Retailers Association of Massachusetts President Jon Hurst said Wednesday marks the biggest insurance renewal date of the year for small businesses. A recent member survey found the average premium increase was 13.6%, he said.
Hurst said "something is wrong" with the state's benchmark and the individual health insurance mandate, which top elected state officials plan to celebrate this month on its 20th anniversary.
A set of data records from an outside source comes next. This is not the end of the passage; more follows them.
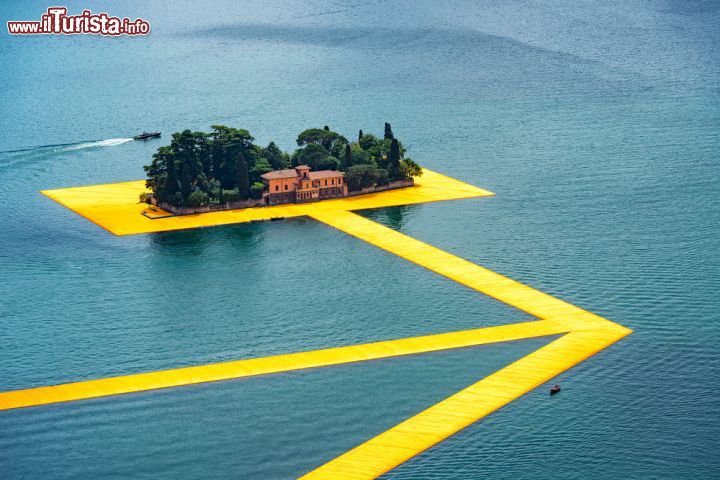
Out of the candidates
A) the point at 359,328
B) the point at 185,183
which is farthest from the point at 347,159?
the point at 359,328

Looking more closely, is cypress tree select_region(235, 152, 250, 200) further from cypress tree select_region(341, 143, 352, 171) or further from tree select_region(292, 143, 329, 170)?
cypress tree select_region(341, 143, 352, 171)

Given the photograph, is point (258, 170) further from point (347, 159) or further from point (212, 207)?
point (347, 159)

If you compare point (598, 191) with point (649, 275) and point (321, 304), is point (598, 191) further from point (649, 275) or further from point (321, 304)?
point (321, 304)

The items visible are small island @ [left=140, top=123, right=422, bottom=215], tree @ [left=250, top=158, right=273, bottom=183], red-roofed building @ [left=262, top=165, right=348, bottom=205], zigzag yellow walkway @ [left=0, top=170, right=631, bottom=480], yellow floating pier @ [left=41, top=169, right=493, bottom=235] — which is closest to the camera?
zigzag yellow walkway @ [left=0, top=170, right=631, bottom=480]

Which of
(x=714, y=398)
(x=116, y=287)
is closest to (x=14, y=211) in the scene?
(x=116, y=287)

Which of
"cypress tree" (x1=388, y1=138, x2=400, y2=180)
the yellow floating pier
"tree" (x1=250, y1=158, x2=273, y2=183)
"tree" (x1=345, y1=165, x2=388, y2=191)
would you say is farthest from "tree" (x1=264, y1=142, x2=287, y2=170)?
"cypress tree" (x1=388, y1=138, x2=400, y2=180)
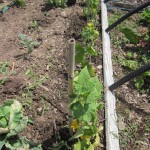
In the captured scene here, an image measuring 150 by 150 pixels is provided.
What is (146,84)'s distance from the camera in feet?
11.2

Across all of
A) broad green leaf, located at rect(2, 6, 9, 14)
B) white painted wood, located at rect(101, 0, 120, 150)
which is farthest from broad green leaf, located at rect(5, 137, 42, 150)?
broad green leaf, located at rect(2, 6, 9, 14)

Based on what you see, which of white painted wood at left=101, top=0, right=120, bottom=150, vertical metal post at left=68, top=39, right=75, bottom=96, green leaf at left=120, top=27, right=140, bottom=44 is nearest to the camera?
vertical metal post at left=68, top=39, right=75, bottom=96

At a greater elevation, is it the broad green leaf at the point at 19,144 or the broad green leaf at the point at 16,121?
the broad green leaf at the point at 16,121

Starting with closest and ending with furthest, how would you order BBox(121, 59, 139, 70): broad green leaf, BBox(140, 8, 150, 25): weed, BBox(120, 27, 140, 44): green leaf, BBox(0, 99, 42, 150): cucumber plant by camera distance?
BBox(0, 99, 42, 150): cucumber plant, BBox(121, 59, 139, 70): broad green leaf, BBox(120, 27, 140, 44): green leaf, BBox(140, 8, 150, 25): weed

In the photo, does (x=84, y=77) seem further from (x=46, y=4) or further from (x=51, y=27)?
(x=46, y=4)

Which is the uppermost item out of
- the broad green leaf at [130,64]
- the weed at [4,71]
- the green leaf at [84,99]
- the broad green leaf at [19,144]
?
the green leaf at [84,99]

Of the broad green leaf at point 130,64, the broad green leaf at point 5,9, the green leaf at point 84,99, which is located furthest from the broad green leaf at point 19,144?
the broad green leaf at point 5,9

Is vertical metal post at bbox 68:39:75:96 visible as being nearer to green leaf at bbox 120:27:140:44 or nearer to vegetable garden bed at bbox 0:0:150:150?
vegetable garden bed at bbox 0:0:150:150

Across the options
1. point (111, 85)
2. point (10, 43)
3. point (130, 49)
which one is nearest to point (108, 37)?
point (130, 49)

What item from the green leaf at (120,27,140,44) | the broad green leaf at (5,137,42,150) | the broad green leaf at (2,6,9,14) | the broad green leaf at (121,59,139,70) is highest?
the broad green leaf at (2,6,9,14)

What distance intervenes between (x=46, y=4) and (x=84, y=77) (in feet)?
8.99

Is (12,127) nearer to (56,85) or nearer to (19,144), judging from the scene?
(19,144)

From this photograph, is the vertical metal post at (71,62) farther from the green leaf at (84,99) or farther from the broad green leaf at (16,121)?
the broad green leaf at (16,121)

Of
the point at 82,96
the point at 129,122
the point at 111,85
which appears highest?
the point at 82,96
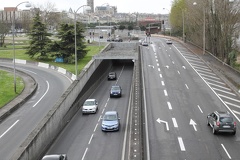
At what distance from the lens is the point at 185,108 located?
3319 centimetres

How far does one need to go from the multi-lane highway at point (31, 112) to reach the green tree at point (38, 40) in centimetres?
1221

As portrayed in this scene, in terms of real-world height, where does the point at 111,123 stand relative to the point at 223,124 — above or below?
below

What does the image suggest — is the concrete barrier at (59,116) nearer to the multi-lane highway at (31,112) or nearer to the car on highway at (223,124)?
the multi-lane highway at (31,112)

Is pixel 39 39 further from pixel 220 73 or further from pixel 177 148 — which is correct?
pixel 177 148

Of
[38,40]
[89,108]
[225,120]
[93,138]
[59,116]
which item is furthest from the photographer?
[38,40]

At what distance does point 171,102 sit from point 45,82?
19.8 m

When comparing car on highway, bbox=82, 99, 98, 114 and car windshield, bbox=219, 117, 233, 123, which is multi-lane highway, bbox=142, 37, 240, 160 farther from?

"As we have stated for many years, small employers need fairness and help on controlling health care and insurance costs," Hurt said in written testimony, as he pointed to an exodus of small group employers leaving the fully insured marketplace and turning to self-insured or partially-self funded plans. The trend, he said, is "an attempt to "mitigate the cost of nearly 60 state mandates."
"Estimates put state mandates and assessments at 17-24% of a fully insured small business’ premium," Hurst added. "For a $47,000 family policy—unfortunately a very real number this year-- that’s $8,000-$11,000 in state mandates."
The HPC board is slated to vote on setting the benchmark on April 16. A decision to change the target could trigger another hearing before the Joint Committee on Health Care Financing.
Alison Kuznitz is a reporter for State House News Service and State Affairs Pro Massachusetts.